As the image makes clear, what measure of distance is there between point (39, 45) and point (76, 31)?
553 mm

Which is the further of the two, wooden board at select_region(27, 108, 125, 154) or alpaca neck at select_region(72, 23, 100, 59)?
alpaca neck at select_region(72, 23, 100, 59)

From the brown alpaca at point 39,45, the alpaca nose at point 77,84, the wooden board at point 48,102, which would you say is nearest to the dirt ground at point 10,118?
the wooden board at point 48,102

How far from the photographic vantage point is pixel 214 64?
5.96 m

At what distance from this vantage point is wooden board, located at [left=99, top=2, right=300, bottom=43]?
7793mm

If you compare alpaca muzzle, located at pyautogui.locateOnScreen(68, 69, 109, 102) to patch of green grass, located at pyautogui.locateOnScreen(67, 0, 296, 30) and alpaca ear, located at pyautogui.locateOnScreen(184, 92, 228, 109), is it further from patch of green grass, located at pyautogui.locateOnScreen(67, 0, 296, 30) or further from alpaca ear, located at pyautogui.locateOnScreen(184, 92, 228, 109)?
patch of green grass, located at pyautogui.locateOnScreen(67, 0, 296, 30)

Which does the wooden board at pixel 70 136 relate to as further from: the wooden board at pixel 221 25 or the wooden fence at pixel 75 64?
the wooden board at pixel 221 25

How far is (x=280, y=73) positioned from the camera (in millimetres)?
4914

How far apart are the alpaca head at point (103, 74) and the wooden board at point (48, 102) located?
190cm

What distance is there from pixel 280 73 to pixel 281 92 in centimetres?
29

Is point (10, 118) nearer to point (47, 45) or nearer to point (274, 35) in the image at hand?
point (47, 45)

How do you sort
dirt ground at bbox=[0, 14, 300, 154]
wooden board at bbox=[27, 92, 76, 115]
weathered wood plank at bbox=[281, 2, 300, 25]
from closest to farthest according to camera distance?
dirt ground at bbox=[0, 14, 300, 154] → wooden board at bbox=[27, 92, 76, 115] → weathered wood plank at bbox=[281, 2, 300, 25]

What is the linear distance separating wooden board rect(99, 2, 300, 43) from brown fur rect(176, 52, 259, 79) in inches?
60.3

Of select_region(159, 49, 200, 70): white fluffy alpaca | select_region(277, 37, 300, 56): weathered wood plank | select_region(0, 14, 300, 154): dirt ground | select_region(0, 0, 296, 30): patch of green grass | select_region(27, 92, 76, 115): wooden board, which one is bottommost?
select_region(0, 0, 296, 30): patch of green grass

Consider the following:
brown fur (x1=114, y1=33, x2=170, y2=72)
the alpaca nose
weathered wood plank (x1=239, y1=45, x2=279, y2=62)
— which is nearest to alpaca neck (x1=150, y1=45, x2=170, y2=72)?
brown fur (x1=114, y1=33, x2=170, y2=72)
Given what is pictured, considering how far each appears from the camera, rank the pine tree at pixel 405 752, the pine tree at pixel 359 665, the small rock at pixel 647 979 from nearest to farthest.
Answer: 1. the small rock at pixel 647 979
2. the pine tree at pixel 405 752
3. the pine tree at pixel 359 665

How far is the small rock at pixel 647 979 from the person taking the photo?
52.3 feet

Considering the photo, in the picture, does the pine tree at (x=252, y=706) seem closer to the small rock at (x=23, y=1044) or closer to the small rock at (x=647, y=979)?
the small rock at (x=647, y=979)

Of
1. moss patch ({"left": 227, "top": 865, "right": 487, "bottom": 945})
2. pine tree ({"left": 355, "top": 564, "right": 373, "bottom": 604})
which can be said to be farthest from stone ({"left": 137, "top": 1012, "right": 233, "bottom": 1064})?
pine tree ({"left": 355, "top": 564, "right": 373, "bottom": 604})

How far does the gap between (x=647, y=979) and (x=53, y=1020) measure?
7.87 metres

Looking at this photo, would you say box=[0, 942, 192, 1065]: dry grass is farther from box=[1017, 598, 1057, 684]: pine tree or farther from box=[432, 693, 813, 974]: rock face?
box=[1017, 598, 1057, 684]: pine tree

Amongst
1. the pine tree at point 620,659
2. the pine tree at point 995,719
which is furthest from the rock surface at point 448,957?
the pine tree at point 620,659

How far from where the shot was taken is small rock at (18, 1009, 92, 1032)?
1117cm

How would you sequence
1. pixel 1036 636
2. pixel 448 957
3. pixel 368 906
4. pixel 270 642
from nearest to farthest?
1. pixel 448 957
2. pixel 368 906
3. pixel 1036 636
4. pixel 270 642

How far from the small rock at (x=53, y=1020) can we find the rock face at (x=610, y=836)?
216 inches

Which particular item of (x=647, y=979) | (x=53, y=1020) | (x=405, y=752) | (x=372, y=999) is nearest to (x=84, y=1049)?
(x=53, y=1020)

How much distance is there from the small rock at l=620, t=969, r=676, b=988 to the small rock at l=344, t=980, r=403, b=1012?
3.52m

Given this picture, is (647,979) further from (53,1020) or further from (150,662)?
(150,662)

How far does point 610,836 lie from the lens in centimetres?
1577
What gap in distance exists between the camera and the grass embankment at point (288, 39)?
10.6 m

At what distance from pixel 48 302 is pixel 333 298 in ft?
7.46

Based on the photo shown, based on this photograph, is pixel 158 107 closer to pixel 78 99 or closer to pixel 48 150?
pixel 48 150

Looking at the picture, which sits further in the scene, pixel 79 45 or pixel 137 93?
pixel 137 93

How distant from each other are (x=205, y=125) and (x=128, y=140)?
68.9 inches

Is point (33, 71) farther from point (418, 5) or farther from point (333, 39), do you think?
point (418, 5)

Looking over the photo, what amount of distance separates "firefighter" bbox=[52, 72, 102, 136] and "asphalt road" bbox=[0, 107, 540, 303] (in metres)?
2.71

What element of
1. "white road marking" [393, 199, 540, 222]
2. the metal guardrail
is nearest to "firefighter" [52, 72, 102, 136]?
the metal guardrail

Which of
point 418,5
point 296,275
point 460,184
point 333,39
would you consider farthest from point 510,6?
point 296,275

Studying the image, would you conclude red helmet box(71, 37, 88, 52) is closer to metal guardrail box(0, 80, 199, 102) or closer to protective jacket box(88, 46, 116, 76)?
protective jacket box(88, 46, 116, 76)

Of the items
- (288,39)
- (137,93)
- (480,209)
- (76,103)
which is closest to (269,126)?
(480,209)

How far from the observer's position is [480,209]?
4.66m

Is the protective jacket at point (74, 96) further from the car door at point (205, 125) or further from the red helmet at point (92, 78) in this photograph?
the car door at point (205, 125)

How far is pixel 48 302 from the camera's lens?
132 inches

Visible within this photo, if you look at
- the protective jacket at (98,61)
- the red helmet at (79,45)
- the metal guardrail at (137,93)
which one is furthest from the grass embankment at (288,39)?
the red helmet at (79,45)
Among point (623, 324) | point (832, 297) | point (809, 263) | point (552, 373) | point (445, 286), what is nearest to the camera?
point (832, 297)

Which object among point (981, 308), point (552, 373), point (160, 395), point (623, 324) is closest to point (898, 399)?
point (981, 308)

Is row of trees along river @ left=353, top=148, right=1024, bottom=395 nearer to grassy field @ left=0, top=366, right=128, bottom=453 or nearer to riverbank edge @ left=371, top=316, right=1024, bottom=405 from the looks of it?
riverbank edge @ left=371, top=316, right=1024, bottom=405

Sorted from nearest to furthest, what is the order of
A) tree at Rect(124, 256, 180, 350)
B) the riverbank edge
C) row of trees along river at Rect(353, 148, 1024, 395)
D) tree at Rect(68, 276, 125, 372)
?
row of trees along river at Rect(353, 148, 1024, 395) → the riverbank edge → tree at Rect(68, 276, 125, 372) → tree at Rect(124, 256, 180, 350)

* * * * *

# [Request]
Restate every record exactly, leaving nothing out.

# [Exercise result]
As the image makes clear, what measure of distance is there between point (39, 45) and point (76, 31)?
553 mm

Which is the further of the two, wooden board at select_region(27, 108, 125, 154) or alpaca neck at select_region(72, 23, 100, 59)?
alpaca neck at select_region(72, 23, 100, 59)

From the brown alpaca at point 39,45, the alpaca nose at point 77,84, the wooden board at point 48,102, which would you say is nearest to the dirt ground at point 10,118?
the wooden board at point 48,102

How far from the photographic vantage point is pixel 214 64?
5.96 m

At what distance from this vantage point is wooden board, located at [left=99, top=2, right=300, bottom=43]?
7793mm

If you compare alpaca muzzle, located at pyautogui.locateOnScreen(68, 69, 109, 102) to patch of green grass, located at pyautogui.locateOnScreen(67, 0, 296, 30) and alpaca ear, located at pyautogui.locateOnScreen(184, 92, 228, 109), is it further from patch of green grass, located at pyautogui.locateOnScreen(67, 0, 296, 30) or further from alpaca ear, located at pyautogui.locateOnScreen(184, 92, 228, 109)?
patch of green grass, located at pyautogui.locateOnScreen(67, 0, 296, 30)

Which does the wooden board at pixel 70 136 relate to as further from: the wooden board at pixel 221 25 or the wooden fence at pixel 75 64?
the wooden board at pixel 221 25

How far is (x=280, y=73) positioned from the camera (in millimetres)?
4914

How far apart are the alpaca head at point (103, 74) and the wooden board at point (48, 102) located?
190cm

What distance is there from pixel 280 73 to pixel 281 92 in centimetres?
29

Is point (10, 118) nearer to point (47, 45) or nearer to point (274, 35) in the image at hand?
point (47, 45)

How do you sort
dirt ground at bbox=[0, 14, 300, 154]
wooden board at bbox=[27, 92, 76, 115]
weathered wood plank at bbox=[281, 2, 300, 25]
from closest to farthest according to camera distance?
dirt ground at bbox=[0, 14, 300, 154] → wooden board at bbox=[27, 92, 76, 115] → weathered wood plank at bbox=[281, 2, 300, 25]

What is the linear distance separating wooden board rect(99, 2, 300, 43) from brown fur rect(176, 52, 259, 79) in inches?
60.3

Of select_region(159, 49, 200, 70): white fluffy alpaca | select_region(277, 37, 300, 56): weathered wood plank | select_region(0, 14, 300, 154): dirt ground | select_region(0, 0, 296, 30): patch of green grass | select_region(27, 92, 76, 115): wooden board, which one is bottommost?
select_region(0, 0, 296, 30): patch of green grass

Consider the following:
brown fur (x1=114, y1=33, x2=170, y2=72)
the alpaca nose
weathered wood plank (x1=239, y1=45, x2=279, y2=62)
— which is nearest to alpaca neck (x1=150, y1=45, x2=170, y2=72)?
brown fur (x1=114, y1=33, x2=170, y2=72)
Given what is pictured, considering how far each appears from the camera, rank the pine tree at pixel 405 752, the pine tree at pixel 359 665, the small rock at pixel 647 979 from nearest to farthest.
Answer: 1. the small rock at pixel 647 979
2. the pine tree at pixel 405 752
3. the pine tree at pixel 359 665

How far is the small rock at pixel 647 979 from the person taking the photo?
52.3 feet

Considering the photo, in the picture, does the pine tree at (x=252, y=706) seem closer to the small rock at (x=23, y=1044) or closer to the small rock at (x=647, y=979)?
the small rock at (x=647, y=979)

Of
1. moss patch ({"left": 227, "top": 865, "right": 487, "bottom": 945})
2. pine tree ({"left": 355, "top": 564, "right": 373, "bottom": 604})
which can be said to be farthest from stone ({"left": 137, "top": 1012, "right": 233, "bottom": 1064})?
pine tree ({"left": 355, "top": 564, "right": 373, "bottom": 604})

How far does the gap between (x=647, y=979) and (x=53, y=1020) measure?
7.87 metres

Looking at this photo, would you say box=[0, 942, 192, 1065]: dry grass is farther from box=[1017, 598, 1057, 684]: pine tree or farther from box=[432, 693, 813, 974]: rock face?
box=[1017, 598, 1057, 684]: pine tree

Amongst
1. the pine tree at point 620,659
2. the pine tree at point 995,719
which is furthest from the rock surface at point 448,957?
the pine tree at point 620,659

How far from where the shot was taken is small rock at (18, 1009, 92, 1032)?
1117cm

How would you sequence
1. pixel 1036 636
2. pixel 448 957
3. pixel 368 906
4. pixel 270 642
from nearest to farthest?
1. pixel 448 957
2. pixel 368 906
3. pixel 1036 636
4. pixel 270 642

How far from the small rock at (x=53, y=1020) can we find the rock face at (x=610, y=836)?
216 inches

Which particular item of (x=647, y=979) | (x=53, y=1020) | (x=405, y=752) | (x=372, y=999) is nearest to (x=84, y=1049)?
(x=53, y=1020)

How much distance is there from the small rock at l=620, t=969, r=676, b=988 to the small rock at l=344, t=980, r=403, b=1012?
3.52m

Given this picture, is (647,979) further from (53,1020) or further from (150,662)?
(150,662)

How far does point 610,836 lie from the lens in centimetres?
1577
What gap in distance exists between the camera and the grass embankment at point (288, 39)?
10.6 m

At what distance from pixel 48 302 is pixel 333 298 in ft?
7.46

Based on the photo shown, based on this photograph, is pixel 158 107 closer to pixel 78 99 or closer to pixel 48 150?
pixel 48 150

Looking at the picture, which sits further in the scene, pixel 79 45 or pixel 137 93?
pixel 137 93

How distant from each other are (x=205, y=125) and (x=128, y=140)?
68.9 inches

Is point (33, 71) farther from point (418, 5) or farther from point (333, 39), do you think?
point (418, 5)

Looking over the photo, what amount of distance separates "firefighter" bbox=[52, 72, 102, 136] and "asphalt road" bbox=[0, 107, 540, 303] (in metres)?
2.71

What element of
1. "white road marking" [393, 199, 540, 222]
2. the metal guardrail
is nearest to "firefighter" [52, 72, 102, 136]?
the metal guardrail

Which of
point 418,5
point 296,275
point 460,184
point 333,39
would you consider farthest from point 510,6?
point 296,275

Studying the image, would you conclude red helmet box(71, 37, 88, 52) is closer to metal guardrail box(0, 80, 199, 102) or closer to protective jacket box(88, 46, 116, 76)?
protective jacket box(88, 46, 116, 76)

Of the items
- (288,39)
- (137,93)
- (480,209)
- (76,103)
which is closest to (269,126)?
(480,209)

How far from the observer's position is [480,209]?
4.66m

Is the protective jacket at point (74, 96) further from the car door at point (205, 125) or further from the red helmet at point (92, 78) in this photograph?
the car door at point (205, 125)

How far is pixel 48 302 from the camera's lens?
132 inches

Visible within this photo, if you look at
- the protective jacket at (98,61)
- the red helmet at (79,45)
- the metal guardrail at (137,93)
which one is furthest from the grass embankment at (288,39)?
the red helmet at (79,45)
Among point (623, 324) | point (832, 297) | point (809, 263) | point (552, 373) | point (445, 286), what is nearest to the camera?
point (832, 297)

Which object among point (981, 308), point (552, 373), point (160, 395), point (623, 324) is closest to point (898, 399)?
point (981, 308)

Is row of trees along river @ left=353, top=148, right=1024, bottom=395 nearer to grassy field @ left=0, top=366, right=128, bottom=453 or nearer to riverbank edge @ left=371, top=316, right=1024, bottom=405 from the looks of it?
riverbank edge @ left=371, top=316, right=1024, bottom=405

Sorted from nearest to furthest, what is the order of
A) tree at Rect(124, 256, 180, 350)
B) the riverbank edge
C) row of trees along river at Rect(353, 148, 1024, 395)
D) tree at Rect(68, 276, 125, 372)
?
row of trees along river at Rect(353, 148, 1024, 395) → the riverbank edge → tree at Rect(68, 276, 125, 372) → tree at Rect(124, 256, 180, 350)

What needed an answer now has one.